Maybe you have enjoyed increased space and time to process, time with your family, or more work flexibility during quarantine. You do not have to leave those rhythms behind as we move forward. Take from this season what will grow you on your journey, and ditch the rest. Below we outline 3 habits to take with you post-quarantine.
Seek Less Noise
If this quarantine has taught us anything, it is this: in person interaction is priceless. While technology has made working from home a reality for many of us during this time, it has also illuminated the amount of online noise that inundates our minds on a daily basis. The noise can come through in the form of social media posts, emails, work calls, and work messaging apps in a way that feels as if we must be glued to our devices 24/7.

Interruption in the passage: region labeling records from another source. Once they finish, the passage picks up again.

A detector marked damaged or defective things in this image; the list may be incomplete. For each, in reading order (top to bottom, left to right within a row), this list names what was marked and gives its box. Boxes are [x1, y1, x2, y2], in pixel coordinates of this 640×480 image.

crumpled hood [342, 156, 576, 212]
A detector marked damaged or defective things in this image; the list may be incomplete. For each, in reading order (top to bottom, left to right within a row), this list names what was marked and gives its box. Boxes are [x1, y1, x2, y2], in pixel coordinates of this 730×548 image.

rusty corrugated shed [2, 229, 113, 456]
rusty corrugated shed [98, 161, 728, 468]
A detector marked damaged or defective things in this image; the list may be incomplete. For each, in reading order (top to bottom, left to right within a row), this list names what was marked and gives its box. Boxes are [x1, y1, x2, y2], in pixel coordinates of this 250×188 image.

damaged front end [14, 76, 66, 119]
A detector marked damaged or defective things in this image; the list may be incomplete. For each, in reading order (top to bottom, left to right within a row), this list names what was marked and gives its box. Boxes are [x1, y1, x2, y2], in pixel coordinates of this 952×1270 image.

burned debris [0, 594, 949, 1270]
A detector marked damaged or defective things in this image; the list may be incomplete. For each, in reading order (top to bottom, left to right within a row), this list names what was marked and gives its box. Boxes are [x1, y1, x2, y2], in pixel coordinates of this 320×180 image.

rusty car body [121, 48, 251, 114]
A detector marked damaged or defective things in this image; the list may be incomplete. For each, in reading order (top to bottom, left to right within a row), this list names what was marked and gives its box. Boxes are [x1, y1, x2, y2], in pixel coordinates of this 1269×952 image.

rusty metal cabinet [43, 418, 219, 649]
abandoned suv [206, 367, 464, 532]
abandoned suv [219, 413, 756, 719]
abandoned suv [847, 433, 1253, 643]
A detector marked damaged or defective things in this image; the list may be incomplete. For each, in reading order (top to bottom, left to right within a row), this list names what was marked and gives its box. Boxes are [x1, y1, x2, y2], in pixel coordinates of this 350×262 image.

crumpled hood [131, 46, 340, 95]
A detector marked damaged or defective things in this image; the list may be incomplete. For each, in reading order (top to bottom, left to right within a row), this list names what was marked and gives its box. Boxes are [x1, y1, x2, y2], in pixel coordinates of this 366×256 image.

It is okay to be still after this time has faded. It is okay to turn off our devices, get outside, or gather with our people in person rather than over social media. It is okay to slow down, take a deep breath, and dial down the noise.
Let Things Go
Such a large amount of change has made clear what is important in our lives and what is not. Aside from businesses and employees being declared “essential,” many of us have taken time to reflect upon what is essential in our daily lives. Letting things go — habits, relationships, unhealthy routines, etc. has become an important part of this pandemic for many. Taking the time and space to let go of things that no longer serve you is an important practice to hold close after this season
Check-In With Your Needs
Grief, disappointment, and heartbreak have been a reality for many throughout COVID-19, and the presence of these difficult emotions have caused us to ask ourselves day-to-day, What do I need right now? Self-care has become the new normal. Maybe you have become more in-tune with your morning and evening routines, your sleep habits, or your mental health.
Checking-in with our needs daily leads us into deeper self-awareness and compassion for ourselves and others. May we seek to stay in touch with the needs of our minds, bodies, and spirits once this season passes.